6.) Jojo Moyes – Ein ganzes halbes Jahr

Auch hier kann ich den Hype nicht wirklich verstehen. Auch hier fand ich es eher nervig als lustig. Aber Bücher über Krankheiten werden ja immer gehypt. Warum auch immer. Ich, die selbst nicht so gesund bin, find das teilweise nicht so prickelnd, obwohl es auch schon gute Bücher zu den Themen gibt. Aber hier fand ich auch das Ende ziemlich daneben. Das Buch konnte mich nicht wirklich überzeugen. Und Charaktere die sich einfach nur gehen lassen und einfach nur nichts gegen ihren Zustand tun, sondern nur noch pessimistisch sind, sind eh nicht so meins. Das find ich auf Dauer anstrengend und langweilig.

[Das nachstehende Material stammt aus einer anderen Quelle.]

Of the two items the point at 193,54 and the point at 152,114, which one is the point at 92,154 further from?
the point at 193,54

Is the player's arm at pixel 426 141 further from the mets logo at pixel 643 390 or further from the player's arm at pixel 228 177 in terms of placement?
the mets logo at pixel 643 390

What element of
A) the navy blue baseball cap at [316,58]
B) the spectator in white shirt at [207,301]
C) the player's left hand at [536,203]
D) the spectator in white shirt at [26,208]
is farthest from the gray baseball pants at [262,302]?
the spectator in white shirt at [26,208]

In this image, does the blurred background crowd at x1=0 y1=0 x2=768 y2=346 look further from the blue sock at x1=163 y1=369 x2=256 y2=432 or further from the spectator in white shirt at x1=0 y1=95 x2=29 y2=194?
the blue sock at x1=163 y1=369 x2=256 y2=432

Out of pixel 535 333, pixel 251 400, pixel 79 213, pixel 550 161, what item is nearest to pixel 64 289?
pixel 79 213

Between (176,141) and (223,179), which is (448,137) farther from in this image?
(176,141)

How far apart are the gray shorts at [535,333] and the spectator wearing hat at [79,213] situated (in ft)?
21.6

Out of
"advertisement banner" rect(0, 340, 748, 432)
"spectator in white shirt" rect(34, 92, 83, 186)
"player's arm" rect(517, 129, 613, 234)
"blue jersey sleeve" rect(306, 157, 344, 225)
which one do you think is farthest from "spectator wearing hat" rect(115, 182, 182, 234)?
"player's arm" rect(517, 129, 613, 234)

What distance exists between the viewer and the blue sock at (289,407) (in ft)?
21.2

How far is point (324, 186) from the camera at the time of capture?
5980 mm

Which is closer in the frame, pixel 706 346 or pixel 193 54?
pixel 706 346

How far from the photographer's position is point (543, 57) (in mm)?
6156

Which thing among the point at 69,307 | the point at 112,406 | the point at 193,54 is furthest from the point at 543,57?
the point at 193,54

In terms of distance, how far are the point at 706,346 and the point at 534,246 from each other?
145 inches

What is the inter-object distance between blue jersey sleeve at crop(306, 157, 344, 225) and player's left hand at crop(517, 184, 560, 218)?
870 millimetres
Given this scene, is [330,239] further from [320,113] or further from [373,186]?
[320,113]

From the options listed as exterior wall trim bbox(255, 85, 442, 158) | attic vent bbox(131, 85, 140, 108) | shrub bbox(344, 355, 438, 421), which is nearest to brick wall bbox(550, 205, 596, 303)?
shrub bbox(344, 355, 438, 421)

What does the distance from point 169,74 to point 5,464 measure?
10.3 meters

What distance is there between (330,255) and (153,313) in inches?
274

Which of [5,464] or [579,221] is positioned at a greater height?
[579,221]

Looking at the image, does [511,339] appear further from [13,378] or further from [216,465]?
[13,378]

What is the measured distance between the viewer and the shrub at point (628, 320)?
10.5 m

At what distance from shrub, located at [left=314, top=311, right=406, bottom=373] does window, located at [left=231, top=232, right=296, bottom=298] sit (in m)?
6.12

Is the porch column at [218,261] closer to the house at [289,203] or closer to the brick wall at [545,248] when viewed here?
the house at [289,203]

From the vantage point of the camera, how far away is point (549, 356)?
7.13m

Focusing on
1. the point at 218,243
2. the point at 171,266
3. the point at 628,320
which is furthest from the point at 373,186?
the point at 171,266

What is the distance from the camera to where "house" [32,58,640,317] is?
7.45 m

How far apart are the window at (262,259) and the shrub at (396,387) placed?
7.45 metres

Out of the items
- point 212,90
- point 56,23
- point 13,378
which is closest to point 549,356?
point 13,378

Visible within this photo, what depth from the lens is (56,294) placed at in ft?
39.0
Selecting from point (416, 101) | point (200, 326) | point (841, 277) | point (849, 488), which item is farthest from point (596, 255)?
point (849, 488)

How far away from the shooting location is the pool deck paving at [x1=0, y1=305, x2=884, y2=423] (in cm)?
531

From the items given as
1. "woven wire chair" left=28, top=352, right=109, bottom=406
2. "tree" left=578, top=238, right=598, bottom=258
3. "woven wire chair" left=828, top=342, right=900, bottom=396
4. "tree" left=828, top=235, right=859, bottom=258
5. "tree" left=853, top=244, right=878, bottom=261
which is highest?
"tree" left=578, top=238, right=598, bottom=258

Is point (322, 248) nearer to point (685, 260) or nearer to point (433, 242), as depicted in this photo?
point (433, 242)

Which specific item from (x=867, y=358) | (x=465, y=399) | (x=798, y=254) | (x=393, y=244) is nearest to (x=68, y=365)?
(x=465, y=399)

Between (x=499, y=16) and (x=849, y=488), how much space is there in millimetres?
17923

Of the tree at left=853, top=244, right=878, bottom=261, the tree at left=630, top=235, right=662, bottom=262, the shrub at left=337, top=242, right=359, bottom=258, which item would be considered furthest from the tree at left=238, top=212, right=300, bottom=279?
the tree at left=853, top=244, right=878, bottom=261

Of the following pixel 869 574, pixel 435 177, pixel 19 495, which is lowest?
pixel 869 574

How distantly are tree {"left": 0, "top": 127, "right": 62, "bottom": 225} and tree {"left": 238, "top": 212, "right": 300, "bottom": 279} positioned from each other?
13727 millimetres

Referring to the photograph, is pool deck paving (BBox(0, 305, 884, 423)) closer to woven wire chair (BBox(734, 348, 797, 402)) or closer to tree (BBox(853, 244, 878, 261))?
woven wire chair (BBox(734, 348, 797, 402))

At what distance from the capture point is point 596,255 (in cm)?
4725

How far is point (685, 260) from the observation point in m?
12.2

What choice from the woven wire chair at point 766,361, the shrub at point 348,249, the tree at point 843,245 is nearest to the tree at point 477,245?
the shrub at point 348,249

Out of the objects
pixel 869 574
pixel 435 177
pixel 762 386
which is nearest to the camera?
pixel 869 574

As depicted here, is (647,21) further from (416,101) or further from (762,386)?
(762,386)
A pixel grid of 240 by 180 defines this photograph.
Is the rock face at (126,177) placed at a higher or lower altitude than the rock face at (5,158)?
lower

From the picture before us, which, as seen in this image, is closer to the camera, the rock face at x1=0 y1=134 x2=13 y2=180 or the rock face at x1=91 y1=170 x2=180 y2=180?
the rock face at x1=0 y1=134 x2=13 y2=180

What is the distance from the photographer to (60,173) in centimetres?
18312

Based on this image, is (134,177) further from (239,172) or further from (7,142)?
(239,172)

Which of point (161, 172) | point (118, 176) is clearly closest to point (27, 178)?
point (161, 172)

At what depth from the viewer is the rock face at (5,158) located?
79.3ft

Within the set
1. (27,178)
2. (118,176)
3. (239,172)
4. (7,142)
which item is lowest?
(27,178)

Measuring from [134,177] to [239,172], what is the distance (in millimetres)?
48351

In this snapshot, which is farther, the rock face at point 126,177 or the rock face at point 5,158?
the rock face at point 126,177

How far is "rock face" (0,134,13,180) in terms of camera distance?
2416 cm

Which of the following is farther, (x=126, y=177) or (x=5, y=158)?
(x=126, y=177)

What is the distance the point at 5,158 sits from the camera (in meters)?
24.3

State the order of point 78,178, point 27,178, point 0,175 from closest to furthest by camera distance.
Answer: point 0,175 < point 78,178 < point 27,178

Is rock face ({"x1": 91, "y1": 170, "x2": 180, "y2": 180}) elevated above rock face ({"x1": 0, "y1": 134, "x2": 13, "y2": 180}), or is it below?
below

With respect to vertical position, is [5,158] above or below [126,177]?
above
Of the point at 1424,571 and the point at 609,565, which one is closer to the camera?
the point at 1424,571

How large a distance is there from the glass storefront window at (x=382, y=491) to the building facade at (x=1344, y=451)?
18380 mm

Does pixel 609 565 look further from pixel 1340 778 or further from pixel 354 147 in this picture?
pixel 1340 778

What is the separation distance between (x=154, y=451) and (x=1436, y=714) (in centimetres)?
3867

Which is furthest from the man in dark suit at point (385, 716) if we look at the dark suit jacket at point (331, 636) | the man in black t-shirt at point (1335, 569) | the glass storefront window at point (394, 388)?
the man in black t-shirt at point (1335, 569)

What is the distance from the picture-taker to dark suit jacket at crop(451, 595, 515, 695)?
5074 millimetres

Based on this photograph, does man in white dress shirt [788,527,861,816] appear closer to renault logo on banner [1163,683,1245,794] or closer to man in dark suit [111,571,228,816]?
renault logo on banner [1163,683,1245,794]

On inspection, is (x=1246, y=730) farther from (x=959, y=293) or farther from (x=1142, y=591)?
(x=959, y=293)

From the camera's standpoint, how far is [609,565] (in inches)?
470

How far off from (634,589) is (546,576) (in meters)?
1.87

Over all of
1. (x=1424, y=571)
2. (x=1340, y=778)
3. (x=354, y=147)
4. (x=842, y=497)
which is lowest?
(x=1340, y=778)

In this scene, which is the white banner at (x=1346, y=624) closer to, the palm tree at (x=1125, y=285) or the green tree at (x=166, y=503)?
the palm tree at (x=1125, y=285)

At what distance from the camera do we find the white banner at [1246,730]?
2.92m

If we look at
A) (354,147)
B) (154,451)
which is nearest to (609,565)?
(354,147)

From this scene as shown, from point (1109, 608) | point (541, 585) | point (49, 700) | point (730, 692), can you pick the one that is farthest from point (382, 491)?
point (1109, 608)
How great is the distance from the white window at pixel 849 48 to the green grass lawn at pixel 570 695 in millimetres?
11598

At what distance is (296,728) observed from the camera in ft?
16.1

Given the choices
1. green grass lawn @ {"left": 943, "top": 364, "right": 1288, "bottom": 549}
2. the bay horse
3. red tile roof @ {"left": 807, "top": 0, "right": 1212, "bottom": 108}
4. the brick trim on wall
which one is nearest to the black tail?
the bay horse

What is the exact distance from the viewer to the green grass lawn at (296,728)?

7.) Kerstin Gier – Liebe geht durch alle Zeiten

Auch diese Reihe fand ich zwar ganz okay, aber nicht so gut wie der Rest der Welt. Vielleicht war sie mir teilweise schon zu jugendlich, denn teilweise fand ich es stellenweise einfach nur albern. Gwen benimmt sich manchmal einfach albern. Da waren wirklich gute Ideen bei, aber diese Umsetzung konnte mich nur teilweise überzeugen.

8.) Sara Maas – Games of Thrones

Ich hab zwar nur Caelenas Geschichte Teil 1 gelesen, aber die war überhaupt nicht meins. Deswegen glaub ich nicht, dass das bei der Hauptreihe anders wäre.

9.) J.R.R. Tolkien – HDR

Ich mag die Reihe. Keine Frage. Aber mehr die Filme als die Bücher. Die Bücher sind mir zu langezogen. Sie konnten mich nicht wirklich packen. Ellenlange Beschreibungen. Ich glaub mir ist es einfach schon zu komplex. Das ist nicht meins.

10.) Cecelia Ahern – P.S. Ich liebe dich

Auch dieses gehypte Buch war nicht so meins. Die Idee ist schön, aber ich bin überhaupt kein Partymensch und fand es teilweise auch albern statt witzig, sodass es einfach nicht so meins war. Ich bin aber auch nicht unbedingt ein Ahern-Fan. Manche Bücher sind ganz gut, aber zu meinen Lieblingen zählen sie eigentlich nicht.